My heart is a thrill-seeker.
I'm not -- I do things because I enjoy them, not because I'm not sure I'll survive them. I don't get a thrill from that razor edge of fear and exhilaration. I actively avoid the adrenaline-pumped frenzy of extreme danger and uncertainty, mostly due to my preference to have a sense of safety and/or control while indulging my sense of adventure.
My heart is a willful and stubborn beast, satisfied only with reckless abandon.
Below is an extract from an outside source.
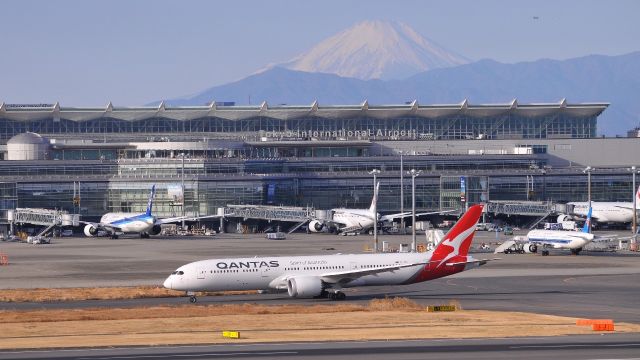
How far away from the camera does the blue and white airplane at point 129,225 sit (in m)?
187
I mean, of course, that my endless chase for the endorphin rush of a runner's high is only satisfied when I've kept my heart rate at about 175 bpm for at least two minutes, which transforms me from a laser-focused workout machine to an awkward asthmatic llama, having been chased to the end of its ability by a pack of roid-raging coyotes. The rush of endorphins is worth it, though, even if I have to keep upping my resistance/incline/speed to make it happen.
It's been a rough couple of weeks. I moved out of the toxic environment I was in, and while I know it's a good thing overall, the guilt is real. One of my former roommates has some mental health issues and needs support, but it was becoming a full-time job that started affecting my real job in a big way. I was always stressed and unable to sleep, and was never sure what I was going to be walking into when I got home. For the past month and change, he's been telling me I need to move out and then changing his mind the next day. I was never sure if I needed to be looking for a backup place to live or if he was just working through some things.
My other roommate moves out in November, citing a need for a healthier environment.
That said, when do we make that call? In trying to be supportive and work with someone who's a lot more likely to be dismissed and marginalized in life due to mental illness, when do we draw the line to protect our own well-being? My (now former) roommate is in therapy and on medication and by all accounts was doing everything in his power to manage his illness, but the stress was such that I just couldn't take it anymore. In a matter of hours, he'd change his mind about something that, for me, was huge.
I don't have a satisfying answer. My usual fallback is the old "put your own oxygen mask on first" adage that airlines tell you in case of an emergency, but that doesn't settle this guilty weight. I feel like I let down someone who already has the deck stacked against him, even knowing that I could barely breathe for all the stress.